Tribunal Administratif de Caen — Décision N° TA14-2202875

vendredi 6 janvier 2023

JuridictionTribunal Administratif de Caen
SectionTribunal Administratif de Caen
N° DossierTA14-2202875
TypeDécision
RecoursExcès de pouvoir
FormationURGENCE- Etrangers
Avocat requérantWAHAB

Texte intégral

Vu la procédure suivante :

I - Par une requête enregistrée le 22 décembre 2022 sous le n° 2202875, et des pièces produites le 26 décembre 2022, M. A B, représenté par Me Wahab, demande au tribunal :

1°) de lui accorder le bénéfice de l'aide juridictionnelle provisoire ;

2°) d'annuler les décisions du 20 décembre 2022 par lesquelles le préfet du Calvados l'a obligé à quitter le territoire sans délai, a fixé le pays de destination de la mesure d'éloignement et lui a interdit le retour en France pour la durée d'un an ;

3°) de mettre à la charge de l'Etat la somme de 1 000 euros en application de l'article L. 761-1 du code de justice administrative et de l'article 37 de la loi du 10 juillet 1991.

M. B soutient que :

- son recours est recevable ;

Sur l'obligation de quitter le territoire français :

- le signataire de la décision est incompétent ;

- la décision est entachée d'une insuffisance de motivation ;

- elle est entachée d'une erreur de fait ;

- elle est entachée d'une erreur manifeste d'appréciation au regard de l'article 8 de la convention européenne de sauvegarde des droits de l'homme et des libertés fondamentales ;

Sur la décision portant refus d'accorder un délai de départ :

- elle est illégale en conséquence de l'illégalité de l'obligation de quitter le territoire ;

- l'appréciation portée sur le risque de fuite est entachée d'erreur manifeste ;

- le refus d'accorder un délai est entaché d'erreur de qualification juridique et d'erreur de droit au regard des dispositions des 4° et 8° de l'article L. 612-2 du code de l'entrée et du séjour des étrangers et du droit d'asile ;

- la décision est insuffisamment motivée ;

Sur la décision fixant le pays de destination :

- elle est illégale en conséquence de l'illégalité de l'obligation de quitter le territoire ;

Sur l'interdiction de retour :

- elle est illégale en conséquence de l'illégalité de l'obligation de quitter le territoire ;

- elle porte atteinte à son droit à une vie privée et familiale garanti par l'article 8 de la convention européenne de sauvegarde des droits de l'homme et des libertés fondamentales et, à cet égard, est entachée d'erreur d'appréciation.

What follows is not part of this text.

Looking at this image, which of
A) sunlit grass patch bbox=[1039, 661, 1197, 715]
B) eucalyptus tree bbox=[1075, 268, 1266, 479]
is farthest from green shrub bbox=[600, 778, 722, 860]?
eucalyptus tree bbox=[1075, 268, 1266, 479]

Par des mémoires enregistrés le 26 décembre 2022, le préfet du Calvados demande le rejet de la requête n° 2202875 au motif qu'aucun des moyens n'est fondé.

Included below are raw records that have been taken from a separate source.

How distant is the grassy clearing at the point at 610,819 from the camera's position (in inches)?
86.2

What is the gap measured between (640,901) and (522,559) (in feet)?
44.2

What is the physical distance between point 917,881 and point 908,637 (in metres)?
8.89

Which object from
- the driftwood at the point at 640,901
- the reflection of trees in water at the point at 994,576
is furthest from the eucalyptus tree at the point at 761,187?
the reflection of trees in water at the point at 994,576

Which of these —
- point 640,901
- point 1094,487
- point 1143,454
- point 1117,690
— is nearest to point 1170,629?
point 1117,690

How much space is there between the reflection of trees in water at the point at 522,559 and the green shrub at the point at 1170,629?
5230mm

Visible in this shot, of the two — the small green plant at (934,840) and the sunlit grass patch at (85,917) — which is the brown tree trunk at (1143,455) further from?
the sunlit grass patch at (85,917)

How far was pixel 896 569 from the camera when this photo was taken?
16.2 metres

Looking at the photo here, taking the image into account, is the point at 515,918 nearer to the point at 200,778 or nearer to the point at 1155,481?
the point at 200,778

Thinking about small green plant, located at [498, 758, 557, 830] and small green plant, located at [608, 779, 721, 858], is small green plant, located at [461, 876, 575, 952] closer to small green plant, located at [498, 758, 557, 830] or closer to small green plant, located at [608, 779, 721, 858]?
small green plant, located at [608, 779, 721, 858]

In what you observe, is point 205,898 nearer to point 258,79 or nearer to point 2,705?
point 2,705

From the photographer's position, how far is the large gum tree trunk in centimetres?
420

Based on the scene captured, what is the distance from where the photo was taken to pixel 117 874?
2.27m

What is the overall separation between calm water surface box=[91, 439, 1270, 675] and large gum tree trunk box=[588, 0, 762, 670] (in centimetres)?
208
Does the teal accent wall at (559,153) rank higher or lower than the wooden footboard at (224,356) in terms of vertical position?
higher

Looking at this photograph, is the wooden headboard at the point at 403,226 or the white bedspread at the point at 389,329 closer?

II - Par une requête enregistrée le 22 décembre 2022 sous le n° 2202876, et des pièces produites le 26 décembre 2022, M. A B, représenté par Me Wahab, demande au tribunal :

1°) de lui accorder le bénéfice de l'aide juridictionnelle provisoire ;

2°) d'annuler l'arrêté du 20 décembre 2022 par lequel le préfet du Calvados a prononcé à son encontre une mesure d'assignation à résidence ;

3°) de mettre à la charge de l'Etat la somme de 1 000 euros en application de l'article L. 761-1 du code de justice administrative et de l'article 37 de la loi du 10 juillet 1991.

M. B soutient que :

- le signataire de l'arrêté est incompétent ;

- l'assignation à résidence est illégale en conséquence de l'illégalité des décisions portant obligation de quitter le territoire, lui faisant interdiction de retour, refusant un délai de départ et fixant le pays de destination.

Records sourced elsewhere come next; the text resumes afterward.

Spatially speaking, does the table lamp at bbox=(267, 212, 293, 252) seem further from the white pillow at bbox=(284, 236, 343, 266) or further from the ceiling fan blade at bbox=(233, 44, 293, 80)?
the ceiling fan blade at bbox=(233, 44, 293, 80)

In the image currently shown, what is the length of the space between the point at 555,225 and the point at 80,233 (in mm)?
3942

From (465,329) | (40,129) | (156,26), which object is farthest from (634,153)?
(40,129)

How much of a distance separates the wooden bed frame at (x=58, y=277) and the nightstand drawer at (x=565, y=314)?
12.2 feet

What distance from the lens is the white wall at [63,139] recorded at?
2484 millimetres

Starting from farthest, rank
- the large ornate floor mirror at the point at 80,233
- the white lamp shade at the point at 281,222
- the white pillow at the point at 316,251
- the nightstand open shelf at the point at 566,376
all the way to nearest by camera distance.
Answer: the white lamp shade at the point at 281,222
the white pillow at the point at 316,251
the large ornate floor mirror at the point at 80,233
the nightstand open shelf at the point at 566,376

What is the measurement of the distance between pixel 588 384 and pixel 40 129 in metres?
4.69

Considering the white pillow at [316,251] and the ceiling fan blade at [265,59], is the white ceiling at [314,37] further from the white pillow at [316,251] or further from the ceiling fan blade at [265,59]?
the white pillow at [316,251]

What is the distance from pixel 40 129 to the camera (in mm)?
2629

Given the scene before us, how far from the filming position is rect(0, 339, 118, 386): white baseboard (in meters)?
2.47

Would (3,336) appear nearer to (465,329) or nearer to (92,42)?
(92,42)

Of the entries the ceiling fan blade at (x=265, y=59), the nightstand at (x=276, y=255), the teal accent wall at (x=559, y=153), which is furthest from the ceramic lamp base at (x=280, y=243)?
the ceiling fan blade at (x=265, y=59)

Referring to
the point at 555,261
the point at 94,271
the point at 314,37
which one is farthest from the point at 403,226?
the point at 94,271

Par des mémoires enregistrés le 26 décembre 2022, le préfet du Calvados demande le rejet de la requête n° 2202876 au motif qu'aucun des moyens n'est fondé.

Une note en délibéré a été produite le 28 décembre 2022 pour M. B.

Vu les autres pièces des dossiers.

Vu :

- la convention européenne de sauvegarde des droits de l'homme et des libertés fondamentales ;

- le code de l'entrée et du séjour des étrangers et du droit d'asile ;

- la loi n°91-647 du 10 juillet 1991 ;

- le code de justice administrative.

Les parties ont été régulièrement averties du jour de l'audience.

Après avoir, au cours de l'audience publique, présenté son rapport et entendu :

- les observations de Me Wahab, représentant M. B,

- les observations de M. B et celles de M. C, gérant de la société Boucherie populaire d'Hérouville, qui a été interrogé à titre d'information.

Considérant ce qui suit :

1. M. A B, de nationalité algérienne, conteste les décisions en date du 20 décembre 2022 par lesquelles le préfet du Calvados l'a obligé à quitter le territoire français sans délai, a fixé le pays de destination de la mesure d'éloignement, a interdit à l'intéressé le retour en France pour une durée d'un an et l'a assigné à résidence.

Sur la jonction des requêtes :

2. Les requêtes n° 2202875 et n° 2202876 concernent la situation en France de M. B et ont fait l'objet d'une instruction au contradictoire du préfet du Calvados. Par suite, il y a lieu de les joindre pour statuer par un seul jugement.

Sur la demande d'admission à l'aide juridictionnelle à titre provisoire :

3. Aux termes de l'article 20 de la loi du 10 juillet 1991 relative à l'aide juridique : " Dans les cas d'urgence () l'admission provisoire à l'aide juridictionnelle peut être prononcée () par la juridiction compétente ou son président ".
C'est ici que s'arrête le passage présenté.